Luego el egipcio trató de agarrarme de los pies. Yo le martillaba el rostro a
golpes con el talón. De repente fui levantada en el aire, y pude pegarle sin pisar
más el suelo. Mas cuando vi que eso duraba, junté las manos enlazando los
dedos, y agarré la cabeza de mi adversario. Se cayó de bruces y le trituré la
cabeza.
Entre las
aclamaciones de la muchedumbre y el canto de mis amigos, me acerqué al jefe de
los combates.
Me dio la rama,
me abrazó y me dijo: «¡Hija mía, la paz
sea contigo!» Orgullosa de mi triunfo me dirigí hacia la puerta de los Vivientes.
Cuando me
desperté comprendí que iba a combatir, no contra las fieras, sino contra el
Diablo, y estaba segura de la victoria.
He aquí que he
relatado los acontecimientos hasta la víspera del combate. ¡Si alguien quiere
describir el combate mismo, hágalo!
Visión
de Saturo
El
bienaventurado Saturo tuvo, también, una visión que ha narrado por escrito.
Hela aquí:
Habíamos sufrido
el martirio y habíamos dejado nuestro cuerpo. Cuatro ángeles nos llevaron hacia
el Oriente, mas sus manos no nos tocaban. Ascendíamos, no cara al cielo y
acostados de espaldas, sino como personas que trepan por una pendiente suave. Después
de haber cruzado las primeras zonas del mundo, vimos torrentes de luz. Dije a
Perpetua que estaba junto a mí: «He aquí
lo que nos ha prometido el Señor. Lo hemos alcanzado».
Siempre llevados
de los ángeles, hemos llegado a una gran llanura semejante a un jardín, con
parques de rosas y flores de todas clases. Los árboles eran grandes como
cipreses y sus hojas cantaban sin cesar.
En ese jardín,
había cuatro ángeles más resplandecientes que los otros. No bien nos divisaron,
nos recibieron con grandes homenajes y, llenos de admiración, dijeron a los
otros ángeles: «¡Son ellos! ¡Son ellos!»
Llenos de temor y de respeto, los cuatro ángeles que nos sostenían nos
colocaron en el suelo.
Caminamos
entonces a través del estadio por una gran calle de árboles y nos encontramos
con Jocundo, Saturnino y Artajio, que habían sido quemados vivos en la misma
persecución.
Quinto que murió
mártir en la cárcel estaba allí también. Preguntamos por los demás, pero los
ángeles nos dijeron: «Venid primero.
Entrad y saludad al Amo».
Llegamos junto a
un palacio cuyas paredes parecían construidas con luz. En el umbral del palacio
había cuatro ángeles. Al entrar nosotros, nos revistieron con vestidos blancos.

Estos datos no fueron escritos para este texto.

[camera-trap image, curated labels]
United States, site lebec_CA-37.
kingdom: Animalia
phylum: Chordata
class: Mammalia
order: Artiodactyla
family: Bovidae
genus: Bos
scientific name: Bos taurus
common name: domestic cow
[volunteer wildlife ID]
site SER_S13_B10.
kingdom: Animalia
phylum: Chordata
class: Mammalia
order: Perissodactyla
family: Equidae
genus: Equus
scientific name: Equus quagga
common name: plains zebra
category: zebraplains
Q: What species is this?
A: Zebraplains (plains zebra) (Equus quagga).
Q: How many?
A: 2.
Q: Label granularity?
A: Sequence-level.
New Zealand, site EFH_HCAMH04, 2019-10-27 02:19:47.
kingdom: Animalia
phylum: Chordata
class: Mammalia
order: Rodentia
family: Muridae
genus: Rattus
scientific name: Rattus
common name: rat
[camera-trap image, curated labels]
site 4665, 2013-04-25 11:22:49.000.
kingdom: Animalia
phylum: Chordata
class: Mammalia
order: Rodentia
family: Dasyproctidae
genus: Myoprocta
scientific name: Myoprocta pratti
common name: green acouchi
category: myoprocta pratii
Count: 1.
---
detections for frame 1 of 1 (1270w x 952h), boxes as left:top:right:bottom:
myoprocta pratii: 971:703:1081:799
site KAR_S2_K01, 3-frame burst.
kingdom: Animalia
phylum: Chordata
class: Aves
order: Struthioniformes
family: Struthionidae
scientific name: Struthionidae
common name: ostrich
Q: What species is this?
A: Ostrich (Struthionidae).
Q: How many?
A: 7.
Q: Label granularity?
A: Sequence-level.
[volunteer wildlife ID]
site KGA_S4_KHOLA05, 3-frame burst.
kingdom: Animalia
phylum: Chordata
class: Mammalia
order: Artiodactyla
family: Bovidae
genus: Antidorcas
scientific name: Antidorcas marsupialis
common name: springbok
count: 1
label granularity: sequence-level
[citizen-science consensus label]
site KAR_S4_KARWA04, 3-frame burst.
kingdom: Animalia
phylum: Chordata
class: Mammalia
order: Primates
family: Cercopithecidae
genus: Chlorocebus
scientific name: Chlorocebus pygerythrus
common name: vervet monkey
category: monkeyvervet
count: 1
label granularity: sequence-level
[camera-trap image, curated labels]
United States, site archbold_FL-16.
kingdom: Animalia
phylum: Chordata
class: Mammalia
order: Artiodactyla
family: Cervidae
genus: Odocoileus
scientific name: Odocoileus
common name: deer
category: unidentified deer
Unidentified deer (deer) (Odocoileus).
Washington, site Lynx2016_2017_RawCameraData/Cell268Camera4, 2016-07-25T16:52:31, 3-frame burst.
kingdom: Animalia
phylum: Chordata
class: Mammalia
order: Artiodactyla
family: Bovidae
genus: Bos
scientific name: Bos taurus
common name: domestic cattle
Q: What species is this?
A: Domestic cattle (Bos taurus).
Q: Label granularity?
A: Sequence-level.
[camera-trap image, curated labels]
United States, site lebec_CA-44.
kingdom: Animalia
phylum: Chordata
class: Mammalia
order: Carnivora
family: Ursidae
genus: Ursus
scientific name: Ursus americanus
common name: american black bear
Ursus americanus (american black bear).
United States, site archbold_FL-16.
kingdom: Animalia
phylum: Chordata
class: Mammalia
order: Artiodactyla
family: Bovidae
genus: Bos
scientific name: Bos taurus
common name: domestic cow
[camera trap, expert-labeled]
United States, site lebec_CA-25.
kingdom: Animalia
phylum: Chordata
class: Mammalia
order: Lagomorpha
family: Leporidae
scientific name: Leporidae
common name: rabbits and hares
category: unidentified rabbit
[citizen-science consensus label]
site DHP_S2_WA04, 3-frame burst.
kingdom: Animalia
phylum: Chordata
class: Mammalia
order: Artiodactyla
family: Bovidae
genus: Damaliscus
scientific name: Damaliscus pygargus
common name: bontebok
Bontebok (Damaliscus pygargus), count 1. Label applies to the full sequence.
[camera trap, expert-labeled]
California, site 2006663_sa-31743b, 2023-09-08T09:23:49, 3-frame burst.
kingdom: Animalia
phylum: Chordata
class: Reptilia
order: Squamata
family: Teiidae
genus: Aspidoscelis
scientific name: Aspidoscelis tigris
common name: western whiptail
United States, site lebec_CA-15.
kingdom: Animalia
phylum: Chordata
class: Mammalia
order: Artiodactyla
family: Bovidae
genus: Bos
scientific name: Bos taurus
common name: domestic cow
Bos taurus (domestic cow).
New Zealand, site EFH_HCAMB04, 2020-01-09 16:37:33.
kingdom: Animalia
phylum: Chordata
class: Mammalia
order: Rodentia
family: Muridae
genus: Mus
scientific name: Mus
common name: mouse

Penetramos y oímos un coro que repetía sin cesar: «¡Santo! ¡Santo! ¡Santo!» Un hombre vestido de blanco estaba
sentado en esa sala. Su rostro era joven y sus cabellos blancos como la nieve. No
se le veían los pies. Junto a él estaban cuatro ancianos. Detrás de ellos
estaban de pie, muchos otros ancianos más. Nos adelantamos admirados y nos
detuvimos ante el trono. Cuatro ángeles nos levantaron y besamos al Señor que
nos acarició. Luego los demás ancianos nos dijeron: «¡Poneos de pie!» Obedecimos y cambiamos el beso de paz. Finalmente
los ancianos nos dijeron: «Id, divertíos».
Y dije a
Perpetua: «Tienes lo que quieres».
Me respondió: «Sí, ¡gracias a Dios! Estaba alegre en el
mundo, aquí lo estaré mucho más».
Al salir,
divisamos junto al umbral a la derecha, al obispo Optato, a la izquierda, el
sacerdote y apóstol Aspasio.
Estaban tristes
y parecían que no andaban de acuerdo. Se arrojaron a nuestros pies diciendo: «Restableced la paz entre nosotros. He allí
que partís dejándonos de este modo». Les dijimos: «¿No sois vos por ventura nuestro obispo, y vos nuestro sacerdote? ¿Por
qué os arrojáis a nuestros pies?». Y muy conmovidos los abrazamos. Perpetua
comenzó a conversar en griego con ellos y los llevamos al jardín, debajo de un
rosal.
Hablábamos con
ellos, cuando sobrevinieron los ángeles: «Dejad
a éstos descansar», nos dijeron. «Si
hay dificultades entre vosotros, perdonaos mutuamente». Ambos se turbaron
mucho. Y los ángeles prosiguieron: «Corrige
a tus gentes», dijeron a Optato. «Cuando
se reúnen en tu casa, se diría, ¡que regresan del circo! Riñen como sediciosos».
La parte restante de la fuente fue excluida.